Search code examples
javascriptnode.jsfirebasegoogle-cloud-platformgoogle-cloud-firestore

What are the implications of using the select() query on a large Firestore doc versus splitting the data between multiple docs?


I'm looking to store a large amount of binned time series data in Firestore. Each key will be the timestamp that marks the start of that binning period (e.g. "1716505200").

I want to be able to efficiently retrieve the data while minimizing the number of document reads I perform. I have seen that you can use select() in the Node.js SDK to apply a field mask. Since I know every key in the database (because the binning process is always on a regular interval) I figured I could use select() to grab a set of keys in a specific time frame.
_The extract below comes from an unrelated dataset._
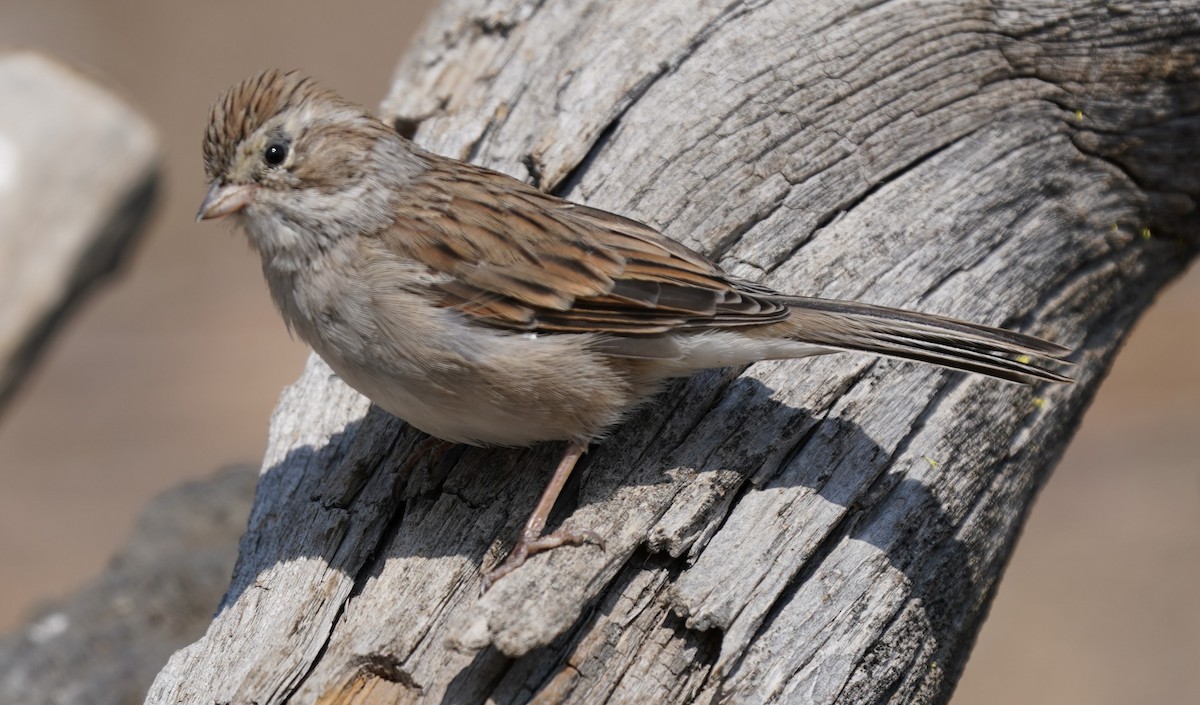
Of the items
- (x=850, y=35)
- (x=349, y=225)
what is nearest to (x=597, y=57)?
(x=850, y=35)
This leads me to my question - what are the downsides of putting near the maximum amount of data points inside a single document (1MiB) and using select() to grab certain sections of it? As far as I understand, this will minimize the number of reads compared to splitting the data between smaller documents, and not incur any further costs. The potential downside I see is a hit on the performance. Is there any information available on the efficiency of using select() versus grabbing multiple documents in full? Also, am I incorrect about select() not incurring further costs?

I'm currently following an approach that has each document store 24 hours of data. This is working fine for the time being but I am conscious of the number of reads I could save if I took the "mono-document" approach.


Solution

  • Downsides of putting near the maximum amount of data points inside a single document (1MiB) and using select() to grab certain sections of it?
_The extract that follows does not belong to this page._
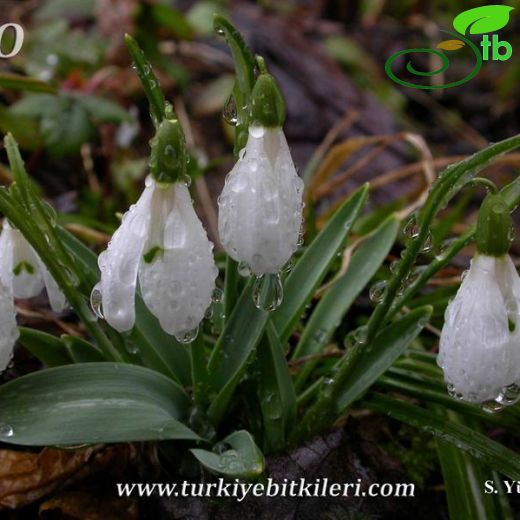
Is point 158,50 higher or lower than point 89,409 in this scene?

    There are no downsides to having a document that weighs almost 1 MiB, other than the bandwidth you consume for reading the document. Since you're planning to use select() and get only the fields you are interested in, there are no downsides at all.

    As far as I understand, this will minimize the number of reads compared to splitting the data between smaller documents, and not incur any further costs.

    Yes, that is correct. You'll only have to pay a single read operation for reading the document and the bandwidth you consume for reading those fields.

    The potential downside I see is a hit on the performance.

    I don't see performance issues in your approach.

    Also, am I incorrect about select not incurring further costs?

    Yes, you're incorrect.

    If you want to monitor the size of your Firestore documents, you can also use a Firebase Extension called Firestore Document Size which:

    Creates a key-value pair in a specified Realtime Database location, each time a new document is added/updated in a specified Firestore collection.